HJPCs were isolated from freshly isolated periosteum tissue of two different donors referred to as HJPC‐1 and HJPC‐2. Briefly, removed tissue of approximately 1 × 1 cm2 was rinsed with phosphate buffered saline (PBS; OXOID Limited, Hampshire, England) containing 100 mg/ml P/S, cut into smaller pieces and added to 0.25% collagenase type II in EM without fetal calf serum and incubated at 37 °C for 3 h (Samee et al., 2008). After this time, the cells were centrifuged, the supernatant removed and the cells placed into a 25‐cm2 tissue‐culture flask in 2 ml of fresh EM. Fresh media was added to the flask every 2–3 days for 7 days. After 7 days, the culture media and nonadherent cells were removed (Chao et al., 2012; Dominici et al., 2006). hBMSCs were isolated from mononuclear cells (Lonza®, Castleford, UK). Briefly, mononuclear cells were treated with prewarmed basal culture media containing 0.1 mg/ml DNaseI (Stemcell™ technology, Grenoble, France). Cells were cultured at a density of 1.2 × 105 cells/cm2 in 25‐cm2 tissue‐culture flasks. After 7 days, the non‐adherent cells were removed by washing and the adherent population termed passage 0.

Cell phenotyping

hBMSCs, hESMPs and HJPCs were detached from culture flasks using nonenzymatic cell disassociation solution, washed in PBS and resuspended in 1 ml of flow‐assisted cell sorting buffer (0.1% bovine serum albumin, 0.1% sodium azide, PBS 100 mm). Cell number was adjusted to 1 × 105/ml and cells stained with anti‐CD90, anti‐CD105, anti‐CD146 and anti‐CD45 (human MSC multi‐colour flow cytometry kit, R&D system, Abingdon, UK) as per the manufacturer's instructions. Samples were analysed using a LSR II flow cytometry (BD Biosciences, Oxford, UK).

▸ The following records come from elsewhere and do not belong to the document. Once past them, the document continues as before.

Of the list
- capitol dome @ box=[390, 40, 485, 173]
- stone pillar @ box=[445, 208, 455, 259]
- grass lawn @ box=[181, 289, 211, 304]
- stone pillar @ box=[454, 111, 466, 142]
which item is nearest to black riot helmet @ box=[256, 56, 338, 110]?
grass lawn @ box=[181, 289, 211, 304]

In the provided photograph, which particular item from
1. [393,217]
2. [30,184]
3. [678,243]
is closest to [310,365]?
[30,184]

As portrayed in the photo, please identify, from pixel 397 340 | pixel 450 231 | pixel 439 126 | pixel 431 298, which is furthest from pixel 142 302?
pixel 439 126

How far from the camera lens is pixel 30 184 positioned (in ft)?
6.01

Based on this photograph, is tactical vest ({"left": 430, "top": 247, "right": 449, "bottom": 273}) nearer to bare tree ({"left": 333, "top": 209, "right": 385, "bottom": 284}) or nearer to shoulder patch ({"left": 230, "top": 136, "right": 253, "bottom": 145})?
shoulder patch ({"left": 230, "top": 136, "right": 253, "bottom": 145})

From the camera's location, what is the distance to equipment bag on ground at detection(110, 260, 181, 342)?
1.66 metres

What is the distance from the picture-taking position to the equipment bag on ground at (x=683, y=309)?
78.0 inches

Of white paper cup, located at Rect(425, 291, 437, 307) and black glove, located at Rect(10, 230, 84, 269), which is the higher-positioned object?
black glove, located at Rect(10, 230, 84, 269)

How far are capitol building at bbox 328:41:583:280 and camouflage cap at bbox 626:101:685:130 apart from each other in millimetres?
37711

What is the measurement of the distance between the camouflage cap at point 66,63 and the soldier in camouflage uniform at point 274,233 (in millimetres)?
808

Application of fluid shear stress by rocking

For cell monolayers, HJPCs and hBMSCs were seeded in standard six‐well plates (Corning Inc., Amsterdam, The Netherlands) at a density of 10,000 cells/well in basal culture media. Cells were allowed to adhere for 24 h after media was replaced with osteogenic inducing media. For three‐dimensional (3D) cultures, hBMSC and hESMP were seeded onto the PCL scaffold (width 15 mm × length 35 mm × thickness 390 μm) and placed in the standard 6‐well plates with a sterile stainless steel ring on top to hold them in place. Scaffolds were immersed in 1 ml basal culture medium overnight before cell seeding; 105 cells in 100 μl were seeded onto the scaffold and left for 24 h after which the cell seeded scaffolds were transferred to fresh plates and a coil of sterilized dental wire placed on top to submerge the scaffolds in the culture media. Medium was replaced with SM or OIM after a further 24 h.

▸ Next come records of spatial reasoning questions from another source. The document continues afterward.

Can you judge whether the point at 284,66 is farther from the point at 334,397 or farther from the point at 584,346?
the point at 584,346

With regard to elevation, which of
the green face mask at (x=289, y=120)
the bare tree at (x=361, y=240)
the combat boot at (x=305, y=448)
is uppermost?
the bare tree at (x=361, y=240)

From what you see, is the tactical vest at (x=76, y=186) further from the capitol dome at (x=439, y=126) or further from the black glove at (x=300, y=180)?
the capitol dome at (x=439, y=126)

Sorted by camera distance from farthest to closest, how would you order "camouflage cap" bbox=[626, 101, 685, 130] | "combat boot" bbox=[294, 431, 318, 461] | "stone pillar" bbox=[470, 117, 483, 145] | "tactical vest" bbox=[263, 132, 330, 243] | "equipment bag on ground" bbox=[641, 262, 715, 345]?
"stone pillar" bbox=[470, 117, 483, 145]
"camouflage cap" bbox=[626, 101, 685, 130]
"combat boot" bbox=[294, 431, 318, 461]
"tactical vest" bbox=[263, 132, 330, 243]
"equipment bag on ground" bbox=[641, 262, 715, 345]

For all conditions, samples were divided into a static condition (no‐flow) or subjected to rocking which would induce OFF (termed rocking group) using a standard see‐saw rocker (STR6 platform, Stuart Equipment, Stone, UK) starting from day 4 at 45 rpm for 1 h/day, for 5 days/week, at room temperature, based on previous published studies (Delaine‐Smith et al., 2012; Lim et al., 2013, Delaine‐Smith, 2013) . The static group were sham treated by placing on the laboratory bench for the same length of time but not subjected to rocking. Medium samples were collected on day 7, 14, or 21 for monolayer cultures, and day 28 for 3D cultures to evaluate VEGF). In each case the media were changed 48 h prior to the collection time point so that the media collected represented 48 h of cell secretion.

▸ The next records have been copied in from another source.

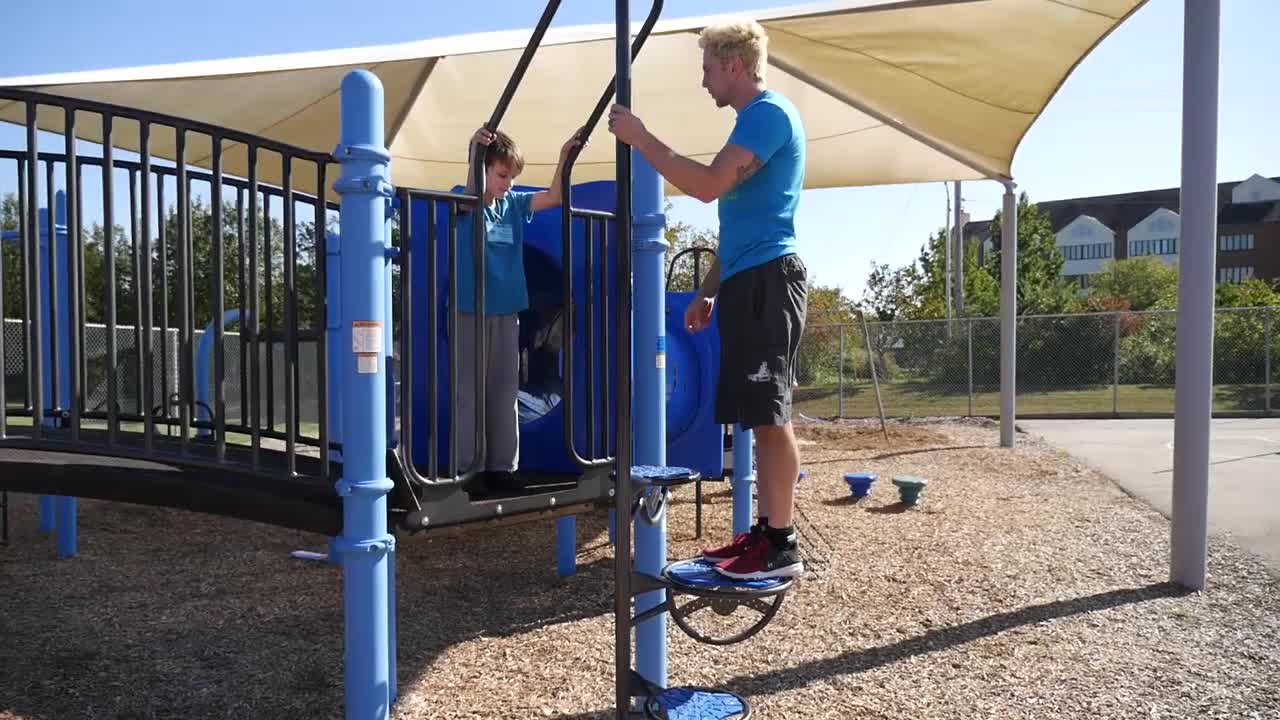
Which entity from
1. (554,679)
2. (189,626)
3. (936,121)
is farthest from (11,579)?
(936,121)

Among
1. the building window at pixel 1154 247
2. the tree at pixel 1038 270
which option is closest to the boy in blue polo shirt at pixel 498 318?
the tree at pixel 1038 270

Resazurin reduction test for cell viability

The resazurin reduction test was used to measure cell viability as previously described (O'Brien, Wilson, Orton, & Pognan, 2000). Briefly, 0.1 mm resazurin solution salt solution in basal culture media was added to each sample and incubated for in the dark for 4 h at 37 °C; 200 μL of pink resorufin product was transferred to a microtitre plate, and measured spectrofluorometically (FLx800 Fluorescence Reader; BioTek, Potten, UK) at an excitation wavelength of 540/35 nm, and emission wavelength of 630/32 nm.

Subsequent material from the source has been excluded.